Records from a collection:

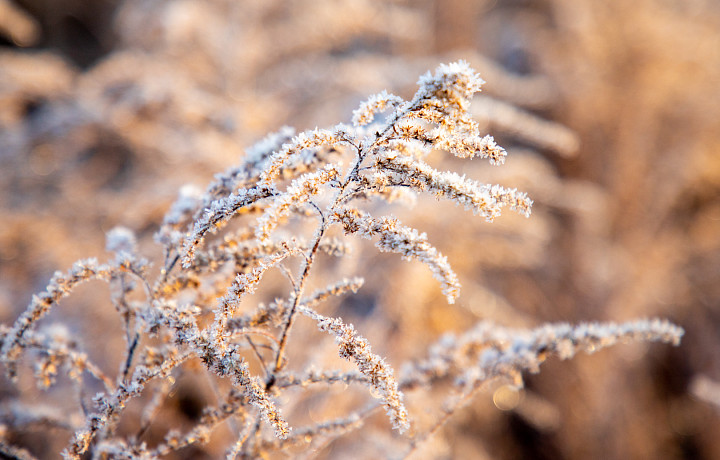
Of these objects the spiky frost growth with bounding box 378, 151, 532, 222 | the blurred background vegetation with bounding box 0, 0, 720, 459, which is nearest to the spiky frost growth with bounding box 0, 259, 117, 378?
the spiky frost growth with bounding box 378, 151, 532, 222

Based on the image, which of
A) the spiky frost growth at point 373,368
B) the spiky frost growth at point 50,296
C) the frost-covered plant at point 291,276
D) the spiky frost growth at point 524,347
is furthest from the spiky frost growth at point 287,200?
the spiky frost growth at point 524,347

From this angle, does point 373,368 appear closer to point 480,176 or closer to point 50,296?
point 50,296

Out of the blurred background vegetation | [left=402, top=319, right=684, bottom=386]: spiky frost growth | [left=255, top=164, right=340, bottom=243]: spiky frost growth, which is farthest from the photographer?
the blurred background vegetation

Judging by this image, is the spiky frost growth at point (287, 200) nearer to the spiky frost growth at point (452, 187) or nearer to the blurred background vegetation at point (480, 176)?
the spiky frost growth at point (452, 187)

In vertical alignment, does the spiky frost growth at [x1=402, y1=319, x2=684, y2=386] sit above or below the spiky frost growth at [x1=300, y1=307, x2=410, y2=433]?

_Problem:_
Copy the lines of the listing above from the line with "Based on the image, which of" to the line with "is furthest from", both included, without changing them.

_Right answer:_
Based on the image, which of
A) the spiky frost growth at point 373,368
B) the spiky frost growth at point 50,296
C) the frost-covered plant at point 291,276
D) the spiky frost growth at point 524,347
is furthest from the spiky frost growth at point 287,200?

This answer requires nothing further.